■ PARTS OF THE EXERCISE
1. In the passage about the National Society for the Study of Education, write out the part from "NSSE brings to" to "about educational issues.", replacing "century" with "hundred years".
2. According to the passage about the National Society for the Study of Education, in what year was the organization founded?

■ EXCERPT PROVIDED
..............................

The National Society for the Study of Education is an organization of education scholars, professional educators, and policy makers dedicated to the improvement of education research, policy, and practice. Founded in 1901, NSSE is the oldest national educational research organization in the United States.


NSSE’s mission is to advance the study and practice of education by providing accessible scholarship and promoting informed discourse about the challenges and opportunities of education in a democratic society.


NSSE brings to its work a century of research and thought from the best and most influential scholars and observers in the field of education and related disciplines. Building upon its unique past, NSSE is dedicated to providing in-depth social-foundational and historical perspectives to define and study important education problems today. NSSE believes that research, policy, and practice can inform and influence each other in mutually beneficial ways. Thus, NSSE seeks to develop stronger relationships among researchers, educators, and policy makers through collaborative study of educational problems, and to support informed public discussion about educational issues.

..............................

■ INFORMATION PROVIDED
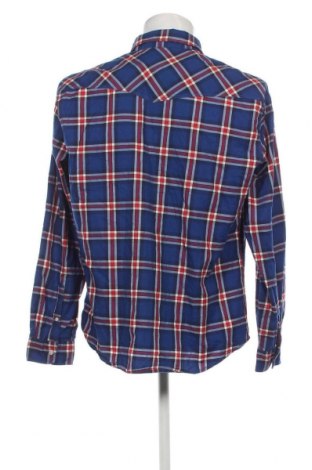 Ανδρικό πουκάμισο Springfield, Μέγεθος XL, Χρώμα Πολύχρωμο, Τιμή 14,85 €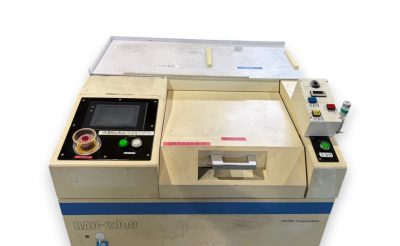 ウェハ用のUV照射装置 RAD-2000M/8 写真3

..............................

■ RESPONSES IN ORDER
1.
NSSE brings to its work a hundred years of research and thought from the best and most influential scholars and observers in the field of education and related disciplines. Building upon its unique past, NSSE is dedicated to providing in-depth social-foundational and historical perspectives to define and study important education problems today. NSSE believes that research, policy, and practice can inform and influence each other in mutually beneficial ways. Thus, NSSE seeks to develop stronger relationships among researchers, educators, and policy makers through collaborative study of educational problems, and to support informed public discussion about educational issues.

2. 1901